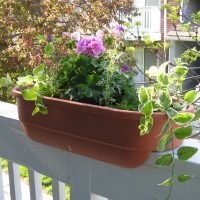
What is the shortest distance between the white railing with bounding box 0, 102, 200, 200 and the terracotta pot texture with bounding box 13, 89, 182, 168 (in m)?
0.06

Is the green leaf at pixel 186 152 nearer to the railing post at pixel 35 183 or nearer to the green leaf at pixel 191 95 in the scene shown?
the green leaf at pixel 191 95

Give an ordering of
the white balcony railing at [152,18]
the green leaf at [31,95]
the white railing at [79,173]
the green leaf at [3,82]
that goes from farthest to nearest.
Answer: the white balcony railing at [152,18]
the green leaf at [3,82]
the green leaf at [31,95]
the white railing at [79,173]

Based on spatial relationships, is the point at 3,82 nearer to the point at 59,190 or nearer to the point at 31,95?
the point at 31,95

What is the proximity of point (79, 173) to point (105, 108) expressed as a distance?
0.31 meters

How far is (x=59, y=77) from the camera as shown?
0.94 metres

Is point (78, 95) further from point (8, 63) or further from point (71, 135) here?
point (8, 63)

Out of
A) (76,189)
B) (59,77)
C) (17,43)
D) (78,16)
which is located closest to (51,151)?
(76,189)

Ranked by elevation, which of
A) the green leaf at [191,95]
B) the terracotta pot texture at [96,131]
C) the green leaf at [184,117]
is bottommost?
the terracotta pot texture at [96,131]

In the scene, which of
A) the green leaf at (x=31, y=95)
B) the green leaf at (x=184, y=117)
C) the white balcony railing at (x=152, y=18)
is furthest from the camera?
the white balcony railing at (x=152, y=18)

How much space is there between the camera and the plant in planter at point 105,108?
668 mm

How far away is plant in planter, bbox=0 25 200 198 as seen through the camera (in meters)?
0.67

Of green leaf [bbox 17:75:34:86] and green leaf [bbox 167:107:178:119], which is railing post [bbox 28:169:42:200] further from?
green leaf [bbox 167:107:178:119]

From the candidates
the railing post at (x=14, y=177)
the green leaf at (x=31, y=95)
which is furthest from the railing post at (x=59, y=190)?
the green leaf at (x=31, y=95)

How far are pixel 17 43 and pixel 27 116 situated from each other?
10.0ft
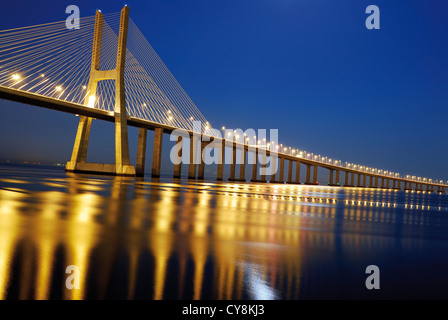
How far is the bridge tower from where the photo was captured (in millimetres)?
49969

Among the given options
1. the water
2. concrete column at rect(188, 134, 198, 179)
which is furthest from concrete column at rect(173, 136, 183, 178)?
the water

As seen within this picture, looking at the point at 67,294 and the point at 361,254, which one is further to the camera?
the point at 361,254

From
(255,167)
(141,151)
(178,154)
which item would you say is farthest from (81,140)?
(255,167)

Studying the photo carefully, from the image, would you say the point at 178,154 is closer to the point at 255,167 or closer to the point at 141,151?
the point at 141,151

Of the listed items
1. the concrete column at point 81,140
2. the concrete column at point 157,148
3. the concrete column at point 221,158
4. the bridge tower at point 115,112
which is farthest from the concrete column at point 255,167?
the concrete column at point 81,140

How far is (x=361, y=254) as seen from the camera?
6.11m

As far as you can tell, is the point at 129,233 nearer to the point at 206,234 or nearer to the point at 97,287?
the point at 206,234

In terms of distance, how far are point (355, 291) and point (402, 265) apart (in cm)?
198

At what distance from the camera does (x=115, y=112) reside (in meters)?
50.2

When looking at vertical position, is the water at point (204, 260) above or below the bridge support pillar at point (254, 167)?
below

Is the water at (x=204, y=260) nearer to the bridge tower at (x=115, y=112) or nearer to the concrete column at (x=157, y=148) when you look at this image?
the bridge tower at (x=115, y=112)

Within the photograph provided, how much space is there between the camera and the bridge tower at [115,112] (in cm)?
4997

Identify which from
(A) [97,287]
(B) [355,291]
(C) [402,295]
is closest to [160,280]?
(A) [97,287]
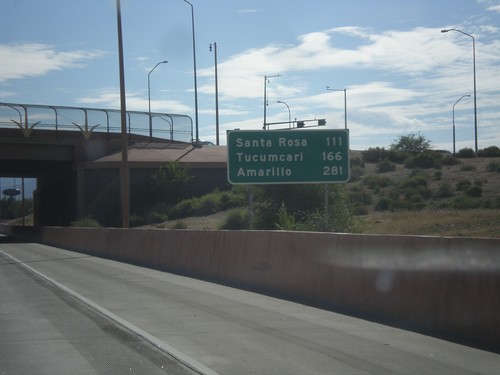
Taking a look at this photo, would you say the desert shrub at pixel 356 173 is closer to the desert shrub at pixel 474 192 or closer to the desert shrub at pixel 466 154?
the desert shrub at pixel 466 154

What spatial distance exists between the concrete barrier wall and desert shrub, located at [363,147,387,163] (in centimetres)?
5409

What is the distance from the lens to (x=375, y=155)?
7375cm

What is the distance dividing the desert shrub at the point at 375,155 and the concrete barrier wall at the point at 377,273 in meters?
54.1

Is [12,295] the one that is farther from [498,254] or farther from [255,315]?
[498,254]

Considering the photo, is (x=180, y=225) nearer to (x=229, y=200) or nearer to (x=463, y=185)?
(x=229, y=200)

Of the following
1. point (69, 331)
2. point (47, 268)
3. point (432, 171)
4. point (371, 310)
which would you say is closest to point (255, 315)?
point (371, 310)

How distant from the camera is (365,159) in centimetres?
7419

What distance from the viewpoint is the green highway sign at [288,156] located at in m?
21.3

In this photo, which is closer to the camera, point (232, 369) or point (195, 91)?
point (232, 369)

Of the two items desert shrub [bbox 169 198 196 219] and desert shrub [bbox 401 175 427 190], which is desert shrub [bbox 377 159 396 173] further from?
desert shrub [bbox 169 198 196 219]

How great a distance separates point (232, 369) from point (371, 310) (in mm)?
4540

────────────────

Given instruction: Copy the listing word for word, from the line containing "In this photo, which" through the end of the listing.

Correct response:
In this photo, which is closer to the camera, point (232, 369) or point (195, 91)?
point (232, 369)

Of the two items desert shrub [bbox 169 198 196 219] and desert shrub [bbox 401 175 427 190], which is desert shrub [bbox 377 159 396 173] further from?
desert shrub [bbox 169 198 196 219]

How great a distance separates point (232, 369) from point (371, 310) (in mm)?
4540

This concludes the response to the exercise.